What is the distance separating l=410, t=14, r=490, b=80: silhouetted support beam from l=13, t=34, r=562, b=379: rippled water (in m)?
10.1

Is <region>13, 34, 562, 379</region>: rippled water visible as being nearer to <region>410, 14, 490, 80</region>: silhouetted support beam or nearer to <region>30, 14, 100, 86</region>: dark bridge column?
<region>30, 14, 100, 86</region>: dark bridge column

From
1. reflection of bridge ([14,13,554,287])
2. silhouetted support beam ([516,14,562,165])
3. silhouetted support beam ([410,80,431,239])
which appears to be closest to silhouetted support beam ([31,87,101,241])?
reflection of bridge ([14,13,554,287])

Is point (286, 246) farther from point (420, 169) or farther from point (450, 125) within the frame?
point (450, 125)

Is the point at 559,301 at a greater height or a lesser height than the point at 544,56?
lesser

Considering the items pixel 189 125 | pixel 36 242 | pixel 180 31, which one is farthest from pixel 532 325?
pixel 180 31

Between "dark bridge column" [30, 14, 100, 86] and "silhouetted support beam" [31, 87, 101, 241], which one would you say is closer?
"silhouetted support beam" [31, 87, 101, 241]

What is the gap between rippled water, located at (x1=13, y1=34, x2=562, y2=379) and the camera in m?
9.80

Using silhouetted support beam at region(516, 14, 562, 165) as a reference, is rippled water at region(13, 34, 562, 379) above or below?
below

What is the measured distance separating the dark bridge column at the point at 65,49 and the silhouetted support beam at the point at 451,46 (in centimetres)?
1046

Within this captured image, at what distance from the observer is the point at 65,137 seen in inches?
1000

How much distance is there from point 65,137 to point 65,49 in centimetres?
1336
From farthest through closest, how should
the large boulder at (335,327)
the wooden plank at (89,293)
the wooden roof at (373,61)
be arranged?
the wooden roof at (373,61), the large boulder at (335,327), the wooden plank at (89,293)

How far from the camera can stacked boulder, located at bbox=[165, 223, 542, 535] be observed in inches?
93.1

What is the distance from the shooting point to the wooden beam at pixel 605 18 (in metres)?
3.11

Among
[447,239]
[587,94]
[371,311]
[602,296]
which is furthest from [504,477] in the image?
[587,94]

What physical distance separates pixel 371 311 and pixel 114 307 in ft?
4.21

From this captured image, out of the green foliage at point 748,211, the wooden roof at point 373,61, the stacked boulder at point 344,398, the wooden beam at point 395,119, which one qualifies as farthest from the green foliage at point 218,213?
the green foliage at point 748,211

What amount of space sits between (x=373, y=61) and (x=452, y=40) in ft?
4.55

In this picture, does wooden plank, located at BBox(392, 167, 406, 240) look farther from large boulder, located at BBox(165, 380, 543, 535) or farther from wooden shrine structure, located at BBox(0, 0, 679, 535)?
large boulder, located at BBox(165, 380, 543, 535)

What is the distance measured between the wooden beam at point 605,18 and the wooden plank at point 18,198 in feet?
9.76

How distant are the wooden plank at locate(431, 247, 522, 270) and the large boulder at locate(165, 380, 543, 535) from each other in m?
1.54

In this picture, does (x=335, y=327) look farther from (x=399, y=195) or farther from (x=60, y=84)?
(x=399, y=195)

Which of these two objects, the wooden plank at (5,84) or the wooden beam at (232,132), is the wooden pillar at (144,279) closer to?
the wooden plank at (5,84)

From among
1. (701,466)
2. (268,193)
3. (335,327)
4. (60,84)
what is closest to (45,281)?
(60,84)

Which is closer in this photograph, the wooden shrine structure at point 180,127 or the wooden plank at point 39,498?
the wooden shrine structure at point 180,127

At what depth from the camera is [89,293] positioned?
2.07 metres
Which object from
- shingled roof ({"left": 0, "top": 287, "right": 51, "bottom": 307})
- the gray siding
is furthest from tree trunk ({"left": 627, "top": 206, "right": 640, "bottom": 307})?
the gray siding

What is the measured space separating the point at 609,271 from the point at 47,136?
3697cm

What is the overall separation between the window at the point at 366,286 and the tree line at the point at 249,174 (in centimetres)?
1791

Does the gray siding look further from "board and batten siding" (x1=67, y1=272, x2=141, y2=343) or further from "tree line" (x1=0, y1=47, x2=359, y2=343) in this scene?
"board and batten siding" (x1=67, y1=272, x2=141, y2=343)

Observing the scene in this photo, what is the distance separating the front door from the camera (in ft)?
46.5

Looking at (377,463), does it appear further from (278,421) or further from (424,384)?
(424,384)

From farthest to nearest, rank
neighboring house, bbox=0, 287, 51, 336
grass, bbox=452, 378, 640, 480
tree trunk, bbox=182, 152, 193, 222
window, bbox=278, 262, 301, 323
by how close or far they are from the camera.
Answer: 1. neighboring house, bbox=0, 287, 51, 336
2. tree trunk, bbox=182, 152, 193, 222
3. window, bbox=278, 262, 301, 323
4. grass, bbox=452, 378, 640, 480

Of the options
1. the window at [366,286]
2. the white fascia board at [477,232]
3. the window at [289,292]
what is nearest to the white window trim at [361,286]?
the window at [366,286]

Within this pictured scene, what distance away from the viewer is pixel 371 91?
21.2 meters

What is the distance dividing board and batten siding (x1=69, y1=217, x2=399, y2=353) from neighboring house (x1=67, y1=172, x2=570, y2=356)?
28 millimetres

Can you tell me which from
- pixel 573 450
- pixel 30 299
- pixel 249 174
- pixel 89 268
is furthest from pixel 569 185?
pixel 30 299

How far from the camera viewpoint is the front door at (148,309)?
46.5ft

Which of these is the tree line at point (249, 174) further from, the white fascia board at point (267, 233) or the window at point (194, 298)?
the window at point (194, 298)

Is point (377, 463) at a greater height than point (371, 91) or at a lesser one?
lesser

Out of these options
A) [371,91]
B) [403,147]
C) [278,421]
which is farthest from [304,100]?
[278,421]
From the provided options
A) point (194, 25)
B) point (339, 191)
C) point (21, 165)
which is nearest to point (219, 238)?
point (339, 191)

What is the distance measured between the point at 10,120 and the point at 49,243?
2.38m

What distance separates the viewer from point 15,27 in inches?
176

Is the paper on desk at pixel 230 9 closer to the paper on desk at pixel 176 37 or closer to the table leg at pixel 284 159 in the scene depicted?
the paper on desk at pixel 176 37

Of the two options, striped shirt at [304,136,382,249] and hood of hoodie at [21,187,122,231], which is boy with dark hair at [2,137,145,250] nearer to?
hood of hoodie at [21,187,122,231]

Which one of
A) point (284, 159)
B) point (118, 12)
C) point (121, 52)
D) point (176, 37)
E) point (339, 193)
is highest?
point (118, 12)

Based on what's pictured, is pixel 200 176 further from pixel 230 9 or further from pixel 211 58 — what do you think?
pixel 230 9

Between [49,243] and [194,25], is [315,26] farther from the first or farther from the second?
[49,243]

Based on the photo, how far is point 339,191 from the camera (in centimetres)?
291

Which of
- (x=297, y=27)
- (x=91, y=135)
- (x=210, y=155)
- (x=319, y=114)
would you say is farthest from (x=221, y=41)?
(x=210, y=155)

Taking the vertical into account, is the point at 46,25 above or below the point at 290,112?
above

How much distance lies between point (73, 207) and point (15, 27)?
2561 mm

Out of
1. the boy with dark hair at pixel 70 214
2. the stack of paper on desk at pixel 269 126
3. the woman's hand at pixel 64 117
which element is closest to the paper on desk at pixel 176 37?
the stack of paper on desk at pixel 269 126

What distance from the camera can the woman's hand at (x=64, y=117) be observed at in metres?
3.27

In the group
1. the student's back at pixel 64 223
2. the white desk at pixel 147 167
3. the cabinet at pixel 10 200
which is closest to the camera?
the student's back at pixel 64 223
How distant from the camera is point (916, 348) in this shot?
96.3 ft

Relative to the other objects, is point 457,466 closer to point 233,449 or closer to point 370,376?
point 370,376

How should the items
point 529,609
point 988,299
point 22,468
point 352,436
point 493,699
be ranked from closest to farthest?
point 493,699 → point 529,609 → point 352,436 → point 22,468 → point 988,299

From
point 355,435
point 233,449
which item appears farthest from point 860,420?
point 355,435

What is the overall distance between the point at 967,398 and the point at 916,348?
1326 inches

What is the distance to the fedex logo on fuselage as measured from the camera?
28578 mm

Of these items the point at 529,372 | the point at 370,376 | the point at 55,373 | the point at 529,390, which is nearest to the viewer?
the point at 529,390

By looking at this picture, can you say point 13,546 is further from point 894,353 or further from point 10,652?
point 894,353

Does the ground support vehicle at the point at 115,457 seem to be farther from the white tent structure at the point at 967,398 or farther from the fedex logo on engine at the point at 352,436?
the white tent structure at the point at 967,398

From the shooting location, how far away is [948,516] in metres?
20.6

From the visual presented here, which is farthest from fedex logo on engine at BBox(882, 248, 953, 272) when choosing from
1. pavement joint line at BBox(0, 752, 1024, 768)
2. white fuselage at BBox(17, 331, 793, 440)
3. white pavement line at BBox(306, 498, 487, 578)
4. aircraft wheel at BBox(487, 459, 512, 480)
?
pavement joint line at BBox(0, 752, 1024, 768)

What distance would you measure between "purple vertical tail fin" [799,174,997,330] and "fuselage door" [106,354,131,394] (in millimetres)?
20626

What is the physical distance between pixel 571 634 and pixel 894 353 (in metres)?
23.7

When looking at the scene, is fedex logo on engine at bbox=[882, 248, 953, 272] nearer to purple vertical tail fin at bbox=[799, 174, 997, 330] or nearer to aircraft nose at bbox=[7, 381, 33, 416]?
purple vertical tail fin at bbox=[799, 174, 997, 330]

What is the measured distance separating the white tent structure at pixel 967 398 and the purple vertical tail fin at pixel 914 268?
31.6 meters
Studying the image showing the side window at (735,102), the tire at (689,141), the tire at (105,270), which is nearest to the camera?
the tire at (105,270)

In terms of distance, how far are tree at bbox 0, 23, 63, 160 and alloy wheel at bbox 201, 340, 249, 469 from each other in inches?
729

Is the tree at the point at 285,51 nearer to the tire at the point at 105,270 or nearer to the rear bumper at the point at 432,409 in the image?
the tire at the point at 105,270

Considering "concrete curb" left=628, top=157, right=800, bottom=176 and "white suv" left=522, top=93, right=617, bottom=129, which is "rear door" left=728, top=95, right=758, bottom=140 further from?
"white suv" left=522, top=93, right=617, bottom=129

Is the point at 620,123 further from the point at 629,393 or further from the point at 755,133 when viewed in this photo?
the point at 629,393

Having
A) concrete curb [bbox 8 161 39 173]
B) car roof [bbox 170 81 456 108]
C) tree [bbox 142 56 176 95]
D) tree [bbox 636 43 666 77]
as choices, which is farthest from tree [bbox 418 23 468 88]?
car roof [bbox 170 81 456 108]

▶ EXERCISE REQUIREMENTS: Can you print, unchanged, the stretch of entries from the line containing "What is the physical" through the end of the entries?

▶ RESULT OF THE TASK:
What is the physical distance between pixel 571 634 and pixel 894 353 (in metres)?
23.7

When looking at the scene, is fedex logo on engine at bbox=[882, 248, 953, 272] nearer to purple vertical tail fin at bbox=[799, 174, 997, 330] or nearer to aircraft nose at bbox=[7, 381, 33, 416]?
purple vertical tail fin at bbox=[799, 174, 997, 330]

What is the measured distance separating the white tent structure at pixel 967 398 and the purple vertical tail fin at pixel 914 268?
31.6 meters
Studying the image showing the side window at (735,102), the tire at (689,141), the tire at (105,270), which is nearest to the camera?
the tire at (105,270)

In terms of distance, how far are tree at bbox 0, 23, 63, 160 and alloy wheel at bbox 201, 340, 249, 469 from each other in inches?
729

Is the tree at the point at 285,51 nearer to the tire at the point at 105,270 or nearer to the rear bumper at the point at 432,409 in the image?
the tire at the point at 105,270

Considering "concrete curb" left=628, top=157, right=800, bottom=176 and "white suv" left=522, top=93, right=617, bottom=129, which is "rear door" left=728, top=95, right=758, bottom=140 further from?
"white suv" left=522, top=93, right=617, bottom=129

Is the point at 620,123 further from the point at 629,393 or further from the point at 755,133 when viewed in this photo?
the point at 629,393

Having
A) concrete curb [bbox 8 161 39 173]
B) car roof [bbox 170 81 456 108]
C) tree [bbox 142 56 176 95]
D) tree [bbox 636 43 666 77]
as choices, which is farthest from tree [bbox 418 23 468 88]?
car roof [bbox 170 81 456 108]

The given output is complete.